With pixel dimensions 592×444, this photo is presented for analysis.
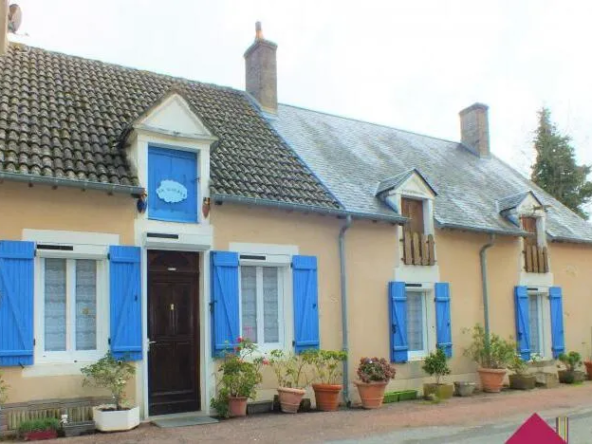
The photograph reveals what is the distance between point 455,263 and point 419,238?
4.12ft

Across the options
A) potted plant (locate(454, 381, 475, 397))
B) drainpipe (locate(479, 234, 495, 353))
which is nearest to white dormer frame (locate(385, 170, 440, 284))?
drainpipe (locate(479, 234, 495, 353))

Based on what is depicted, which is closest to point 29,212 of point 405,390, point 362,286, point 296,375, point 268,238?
point 268,238

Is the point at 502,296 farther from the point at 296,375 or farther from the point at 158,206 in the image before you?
the point at 158,206

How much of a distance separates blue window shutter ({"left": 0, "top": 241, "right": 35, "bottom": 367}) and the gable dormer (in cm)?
736

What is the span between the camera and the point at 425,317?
14047 mm

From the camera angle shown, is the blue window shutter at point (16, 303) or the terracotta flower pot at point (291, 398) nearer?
the blue window shutter at point (16, 303)

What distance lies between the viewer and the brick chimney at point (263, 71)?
1556cm

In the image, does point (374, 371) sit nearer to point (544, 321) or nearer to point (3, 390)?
point (3, 390)

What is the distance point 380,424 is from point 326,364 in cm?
204

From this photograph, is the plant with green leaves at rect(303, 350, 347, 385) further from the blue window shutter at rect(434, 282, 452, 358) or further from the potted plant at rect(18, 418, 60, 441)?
the potted plant at rect(18, 418, 60, 441)

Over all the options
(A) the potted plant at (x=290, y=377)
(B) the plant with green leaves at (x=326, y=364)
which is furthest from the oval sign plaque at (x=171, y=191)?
(B) the plant with green leaves at (x=326, y=364)

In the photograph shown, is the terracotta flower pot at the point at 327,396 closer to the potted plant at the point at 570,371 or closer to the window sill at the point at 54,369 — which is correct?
the window sill at the point at 54,369

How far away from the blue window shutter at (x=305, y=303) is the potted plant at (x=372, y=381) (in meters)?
0.97

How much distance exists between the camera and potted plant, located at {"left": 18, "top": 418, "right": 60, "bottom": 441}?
857 centimetres
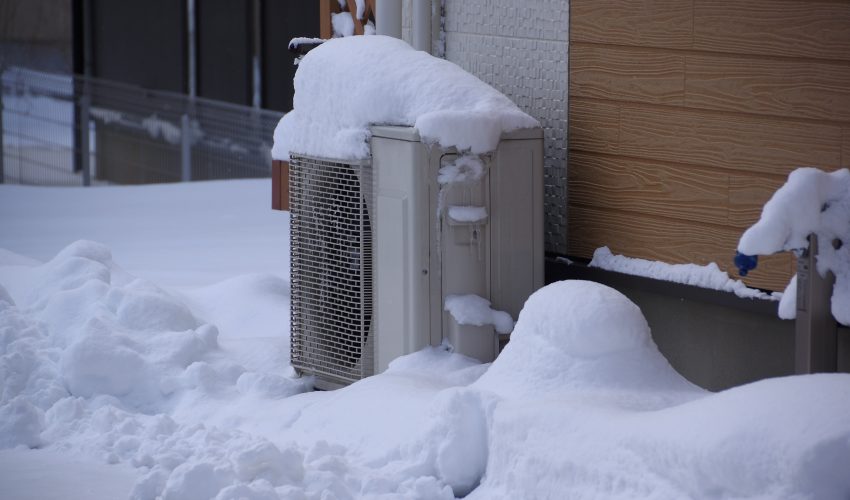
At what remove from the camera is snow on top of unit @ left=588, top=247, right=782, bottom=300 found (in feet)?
13.6

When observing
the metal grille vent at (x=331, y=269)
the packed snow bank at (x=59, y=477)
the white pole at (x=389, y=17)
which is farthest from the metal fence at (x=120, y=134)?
the packed snow bank at (x=59, y=477)

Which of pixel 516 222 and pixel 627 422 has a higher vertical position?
pixel 516 222

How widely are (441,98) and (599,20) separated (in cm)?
70

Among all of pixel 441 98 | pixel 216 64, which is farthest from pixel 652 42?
pixel 216 64

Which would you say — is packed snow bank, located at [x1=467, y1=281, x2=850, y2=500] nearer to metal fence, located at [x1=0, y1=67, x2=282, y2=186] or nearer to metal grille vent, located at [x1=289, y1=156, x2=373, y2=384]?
metal grille vent, located at [x1=289, y1=156, x2=373, y2=384]

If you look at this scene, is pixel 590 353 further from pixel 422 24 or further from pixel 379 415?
pixel 422 24

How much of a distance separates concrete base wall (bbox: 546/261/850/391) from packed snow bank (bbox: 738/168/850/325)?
19.3 inches

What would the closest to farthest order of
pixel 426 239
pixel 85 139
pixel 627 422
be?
1. pixel 627 422
2. pixel 426 239
3. pixel 85 139

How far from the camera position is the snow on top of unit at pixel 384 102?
4.35 meters

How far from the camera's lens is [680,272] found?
4.39 m

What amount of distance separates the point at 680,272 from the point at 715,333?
0.25 m

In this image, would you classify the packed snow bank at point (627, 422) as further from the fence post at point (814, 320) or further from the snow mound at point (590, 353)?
the fence post at point (814, 320)

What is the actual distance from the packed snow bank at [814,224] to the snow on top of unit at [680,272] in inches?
24.1

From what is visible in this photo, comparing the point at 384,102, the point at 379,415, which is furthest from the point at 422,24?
the point at 379,415
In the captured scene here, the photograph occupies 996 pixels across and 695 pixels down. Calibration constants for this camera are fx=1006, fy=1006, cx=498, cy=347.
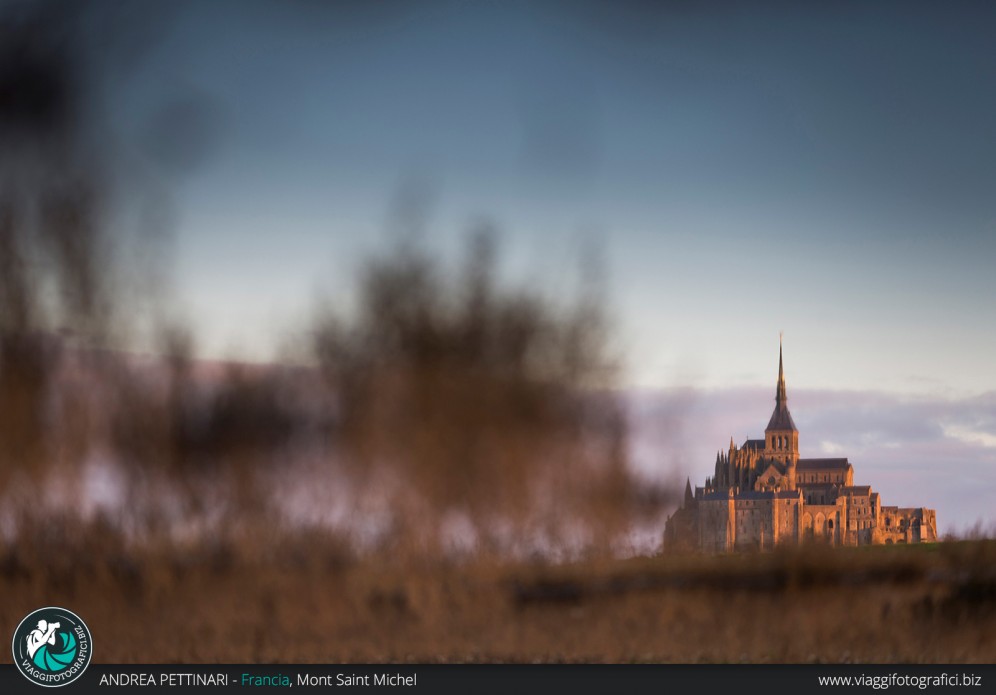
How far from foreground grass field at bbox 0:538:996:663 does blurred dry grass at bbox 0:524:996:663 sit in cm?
1

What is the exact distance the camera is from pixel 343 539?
38.9 ft

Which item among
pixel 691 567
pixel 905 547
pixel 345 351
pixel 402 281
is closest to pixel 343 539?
pixel 345 351

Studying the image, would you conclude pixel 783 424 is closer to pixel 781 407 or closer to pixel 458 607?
pixel 781 407

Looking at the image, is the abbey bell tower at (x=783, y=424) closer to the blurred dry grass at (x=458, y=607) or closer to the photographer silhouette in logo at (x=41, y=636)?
the blurred dry grass at (x=458, y=607)

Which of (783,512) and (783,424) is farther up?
(783,424)

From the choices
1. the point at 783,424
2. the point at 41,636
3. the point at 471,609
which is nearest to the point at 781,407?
the point at 783,424

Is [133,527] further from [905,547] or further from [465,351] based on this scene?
[905,547]

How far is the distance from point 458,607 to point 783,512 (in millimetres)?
4636

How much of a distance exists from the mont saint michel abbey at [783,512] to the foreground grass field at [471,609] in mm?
394

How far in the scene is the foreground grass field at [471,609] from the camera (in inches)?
455

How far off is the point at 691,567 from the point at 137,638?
648cm

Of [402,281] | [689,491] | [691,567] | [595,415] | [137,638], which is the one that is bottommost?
[137,638]

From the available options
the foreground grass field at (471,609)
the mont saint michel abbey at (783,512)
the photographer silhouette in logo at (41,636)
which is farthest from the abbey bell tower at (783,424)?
the photographer silhouette in logo at (41,636)

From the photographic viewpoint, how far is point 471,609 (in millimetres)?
11750
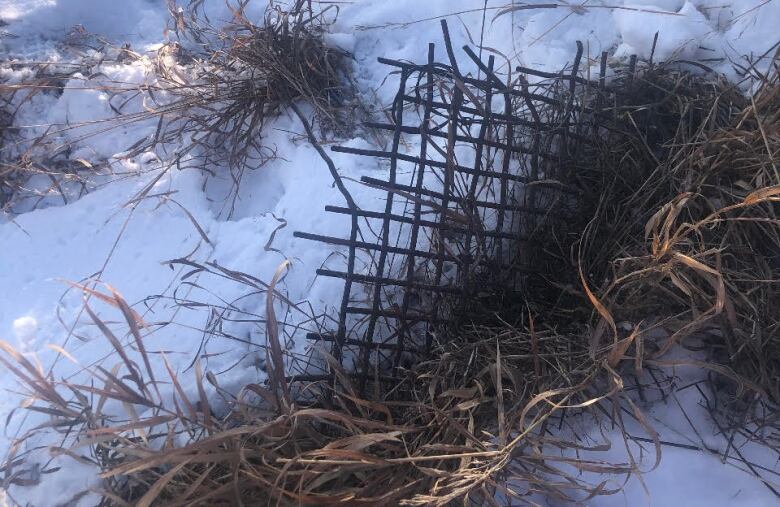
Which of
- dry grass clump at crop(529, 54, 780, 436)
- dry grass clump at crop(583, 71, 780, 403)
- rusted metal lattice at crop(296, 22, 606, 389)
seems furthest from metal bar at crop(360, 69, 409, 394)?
dry grass clump at crop(583, 71, 780, 403)

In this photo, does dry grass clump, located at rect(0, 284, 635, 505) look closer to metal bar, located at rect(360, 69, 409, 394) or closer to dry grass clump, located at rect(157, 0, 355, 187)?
metal bar, located at rect(360, 69, 409, 394)

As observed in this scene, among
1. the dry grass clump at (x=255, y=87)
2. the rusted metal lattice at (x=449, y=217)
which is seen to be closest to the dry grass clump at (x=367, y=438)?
the rusted metal lattice at (x=449, y=217)

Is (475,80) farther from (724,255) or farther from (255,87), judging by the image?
(255,87)

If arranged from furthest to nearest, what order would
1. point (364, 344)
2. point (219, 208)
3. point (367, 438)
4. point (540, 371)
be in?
1. point (219, 208)
2. point (364, 344)
3. point (540, 371)
4. point (367, 438)

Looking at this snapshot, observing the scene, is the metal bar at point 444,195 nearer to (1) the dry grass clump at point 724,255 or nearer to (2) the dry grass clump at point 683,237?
(2) the dry grass clump at point 683,237

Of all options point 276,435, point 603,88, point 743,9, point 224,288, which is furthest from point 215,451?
point 743,9

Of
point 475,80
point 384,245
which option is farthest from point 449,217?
point 475,80
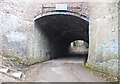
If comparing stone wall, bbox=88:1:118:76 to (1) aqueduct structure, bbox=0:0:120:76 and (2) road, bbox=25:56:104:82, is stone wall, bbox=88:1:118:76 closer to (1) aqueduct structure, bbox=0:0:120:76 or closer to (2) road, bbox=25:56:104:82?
(1) aqueduct structure, bbox=0:0:120:76

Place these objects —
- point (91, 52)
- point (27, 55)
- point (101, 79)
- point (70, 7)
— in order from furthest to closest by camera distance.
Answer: point (70, 7) < point (27, 55) < point (91, 52) < point (101, 79)

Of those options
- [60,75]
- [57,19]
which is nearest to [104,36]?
[60,75]

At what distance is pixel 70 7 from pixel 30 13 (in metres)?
3.17

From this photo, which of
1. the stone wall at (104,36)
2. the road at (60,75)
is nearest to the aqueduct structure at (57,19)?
the stone wall at (104,36)

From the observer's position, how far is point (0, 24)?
7230mm

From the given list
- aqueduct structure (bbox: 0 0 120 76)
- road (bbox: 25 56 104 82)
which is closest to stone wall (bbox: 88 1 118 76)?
aqueduct structure (bbox: 0 0 120 76)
────────────────────────────────────────
→ **REQUIREMENT**
Exactly as written, give the line containing "If comparing stone" and all remaining lines of the records.

→ **FINISHED EXERCISE**
If comparing stone wall, bbox=88:1:118:76 to (1) aqueduct structure, bbox=0:0:120:76 and (2) road, bbox=25:56:104:82, is stone wall, bbox=88:1:118:76 closer to (1) aqueduct structure, bbox=0:0:120:76 or closer to (2) road, bbox=25:56:104:82?
(1) aqueduct structure, bbox=0:0:120:76

Place these objects —
- point (91, 52)
- point (27, 55)
- point (101, 79)
- point (70, 7)
— in order from furthest to closest by camera distance.
Answer: point (70, 7) < point (27, 55) < point (91, 52) < point (101, 79)

Of those options
- [60,75]
- [57,19]
which is nearest to [104,36]?
[60,75]

At what distance is pixel 70 7 from pixel 30 13 (in metres)?
3.17

From this photo, which of
1. the stone wall at (104,36)
2. the road at (60,75)
is nearest to the aqueduct structure at (57,19)?
the stone wall at (104,36)

From the observer's position, how far is point (0, 24)?
7230mm

From the given list
- aqueduct structure (bbox: 0 0 120 76)
- road (bbox: 25 56 104 82)
which is closest to stone wall (bbox: 88 1 118 76)?
aqueduct structure (bbox: 0 0 120 76)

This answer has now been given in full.